+++ Dataset extract

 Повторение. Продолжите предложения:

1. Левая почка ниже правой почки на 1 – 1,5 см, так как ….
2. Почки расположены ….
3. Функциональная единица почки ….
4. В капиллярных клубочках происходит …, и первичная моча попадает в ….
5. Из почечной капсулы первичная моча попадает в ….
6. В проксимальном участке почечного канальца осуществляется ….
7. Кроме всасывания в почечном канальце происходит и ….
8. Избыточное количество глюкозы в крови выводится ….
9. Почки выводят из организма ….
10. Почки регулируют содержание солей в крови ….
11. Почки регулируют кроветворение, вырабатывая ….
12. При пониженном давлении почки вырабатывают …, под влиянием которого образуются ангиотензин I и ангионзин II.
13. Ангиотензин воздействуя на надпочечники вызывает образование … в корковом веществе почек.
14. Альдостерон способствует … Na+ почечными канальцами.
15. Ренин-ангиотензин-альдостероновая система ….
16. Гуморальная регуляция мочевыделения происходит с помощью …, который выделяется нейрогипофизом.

++++++

= Problem details =
Begin at the first line of the material above. Transcribe each line exactly, ending with the line that contains "11. Почки регулируют".

= Answer to the problem =
 Повторение. Продолжите предложения:

1. Левая почка ниже правой почки на 1 – 1,5 см, так как ….
2. Почки расположены ….
3. Функциональная единица почки ….
4. В капиллярных клубочках происходит …, и первичная моча попадает в ….
5. Из почечной капсулы первичная моча попадает в ….
6. В проксимальном участке почечного канальца осуществляется ….
7. Кроме всасывания в почечном канальце происходит и ….
8. Избыточное количество глюкозы в крови выводится ….
9. Почки выводят из организма ….
10. Почки регулируют содержание солей в крови ….
11. Почки регулируют кроветворение, вырабатывая ….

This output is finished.